Worked Example Design of Doubly Reinforced Section to EC2

Basic steps that need to be followed have discussed in a different article and it shall also be referred for more information. There are different methods of calculating the reinforcement area with used different notations. However, all the methods provide the same answer though the methods look different.

Design Data

• Height of the section, h =450mm
• Width of the section, b = 225mm
• Cover to reinforcement= 25mm
• Bending Moment, M = 150 kN/m
• Cylinder Strength, f_ck = 20 N/mm²
• Reinforcement strength= 500 N/mm²
• Assume bar diameter as 20mm and link diameter as 10mm for calculating the effective depth (d)

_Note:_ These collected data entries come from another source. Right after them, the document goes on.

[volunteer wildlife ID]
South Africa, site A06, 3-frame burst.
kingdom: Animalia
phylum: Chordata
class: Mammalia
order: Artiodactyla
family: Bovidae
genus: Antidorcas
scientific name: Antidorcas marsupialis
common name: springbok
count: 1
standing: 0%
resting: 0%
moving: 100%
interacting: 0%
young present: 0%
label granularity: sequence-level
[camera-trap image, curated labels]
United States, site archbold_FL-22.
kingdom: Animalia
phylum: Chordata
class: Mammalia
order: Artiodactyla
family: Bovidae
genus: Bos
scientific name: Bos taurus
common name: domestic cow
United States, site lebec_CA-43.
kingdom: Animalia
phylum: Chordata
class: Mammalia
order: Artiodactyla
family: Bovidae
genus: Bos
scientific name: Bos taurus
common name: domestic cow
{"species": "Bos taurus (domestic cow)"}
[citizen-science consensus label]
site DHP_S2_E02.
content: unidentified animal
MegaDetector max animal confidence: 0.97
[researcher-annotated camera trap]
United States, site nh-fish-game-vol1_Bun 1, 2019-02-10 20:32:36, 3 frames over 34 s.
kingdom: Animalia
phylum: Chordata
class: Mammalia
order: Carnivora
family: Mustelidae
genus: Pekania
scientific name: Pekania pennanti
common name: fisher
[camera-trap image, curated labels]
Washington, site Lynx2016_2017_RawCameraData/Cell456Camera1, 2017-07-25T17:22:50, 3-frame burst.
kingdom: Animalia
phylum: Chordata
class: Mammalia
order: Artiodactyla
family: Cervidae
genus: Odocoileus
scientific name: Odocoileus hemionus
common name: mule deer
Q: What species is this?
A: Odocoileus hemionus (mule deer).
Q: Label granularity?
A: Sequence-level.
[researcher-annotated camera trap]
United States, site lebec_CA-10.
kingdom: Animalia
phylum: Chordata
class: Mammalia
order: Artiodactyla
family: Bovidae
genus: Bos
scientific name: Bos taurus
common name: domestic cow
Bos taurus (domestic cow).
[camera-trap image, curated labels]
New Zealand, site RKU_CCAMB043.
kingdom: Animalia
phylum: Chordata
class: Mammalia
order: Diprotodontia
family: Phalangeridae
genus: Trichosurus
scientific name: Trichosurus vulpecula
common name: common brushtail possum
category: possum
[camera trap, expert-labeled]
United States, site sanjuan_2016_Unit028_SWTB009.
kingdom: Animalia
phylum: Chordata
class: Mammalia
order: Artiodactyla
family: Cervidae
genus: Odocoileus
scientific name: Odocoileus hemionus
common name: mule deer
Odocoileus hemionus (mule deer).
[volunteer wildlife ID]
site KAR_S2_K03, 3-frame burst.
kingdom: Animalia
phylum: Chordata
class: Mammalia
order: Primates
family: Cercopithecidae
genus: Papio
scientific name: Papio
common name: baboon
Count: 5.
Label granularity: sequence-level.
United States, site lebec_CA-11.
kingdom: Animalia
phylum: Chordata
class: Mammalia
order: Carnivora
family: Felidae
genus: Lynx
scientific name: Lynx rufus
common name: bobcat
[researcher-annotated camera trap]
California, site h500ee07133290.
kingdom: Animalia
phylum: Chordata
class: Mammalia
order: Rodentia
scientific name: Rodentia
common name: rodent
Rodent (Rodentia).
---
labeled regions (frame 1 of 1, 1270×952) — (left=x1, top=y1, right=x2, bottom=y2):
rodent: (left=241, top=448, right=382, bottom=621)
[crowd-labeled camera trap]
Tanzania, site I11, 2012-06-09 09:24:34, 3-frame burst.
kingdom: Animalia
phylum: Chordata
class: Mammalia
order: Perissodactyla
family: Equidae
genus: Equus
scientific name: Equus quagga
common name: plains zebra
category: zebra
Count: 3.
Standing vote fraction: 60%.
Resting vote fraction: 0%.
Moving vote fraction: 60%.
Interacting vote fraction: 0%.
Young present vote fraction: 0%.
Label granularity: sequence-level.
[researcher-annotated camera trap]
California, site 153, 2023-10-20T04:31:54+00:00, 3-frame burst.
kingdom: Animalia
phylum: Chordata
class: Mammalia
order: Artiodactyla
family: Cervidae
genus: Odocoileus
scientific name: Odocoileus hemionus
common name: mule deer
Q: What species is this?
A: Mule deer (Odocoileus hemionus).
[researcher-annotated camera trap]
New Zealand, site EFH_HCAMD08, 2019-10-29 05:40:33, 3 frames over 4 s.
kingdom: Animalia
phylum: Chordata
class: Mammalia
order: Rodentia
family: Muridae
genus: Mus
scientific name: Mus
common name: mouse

1. d = 450 – 25 – 20 / 2 – 10 = 405 mm
2. d’ = 25 + 10 + 20/2 = 45 mm
3. K = M / ( b d² f_ck ) = 150×10⁶ / (225×405²x20) = 0.203
4. Therefore, K > K’ = 0.167 : section is doubly reinforced
5. d’/d = 45/405 = 0.111 < 0.171. Therefore, commpression R/F yielding
6. Compression reinforcemen area As’ =(K-K’) f_ck b d² / [ 0.87 f_yk (d-d’)]
7. As’ =(0.203-0.167) x 20 x 225 x 405² / [ 0.87 x 500 x (405-45)] = 170 mm²
8. Z = 0.82d < 0.95d, Ok, refere design procedure for equation of the Z
9. Z =0.82d = 0.82 x 405 = 332.1 mm
10. Tension reinforcement area; As = [K’ f_ck b d² / 0.87 f_yk Z] + As’
11. As = [0.167 x 20 x 225 x 405² / 0.87 x 500 x 332.1 ] + 170 =1024 mm²
12. Provide 2T25+1T16 ( A_{s provided} = 1180 mm² )
13. Minimum reinforcements; A_{s provided} > 0.26 (f_ctm / f_yk )bd but not less than 0.0013bd,
14. A_{s provided} > 0.26 (f_ctm / f_yk )bd = 0.26 x (2.2/500)x225x405 = 104.2 mm²
15. A_{s provided} > 0.0013bd 0.0013 x 225 x 405 = 118.5 mm² . Therefore, Provided reinforcement area is grater than the minimum required area.
16. Maximum reinforcements; (100 A_{s provided} /A_c) < 4
17. 100 A_{s provided} /A_c = 100 x 400 / (225 x 450) = 0.395. Hence Ok.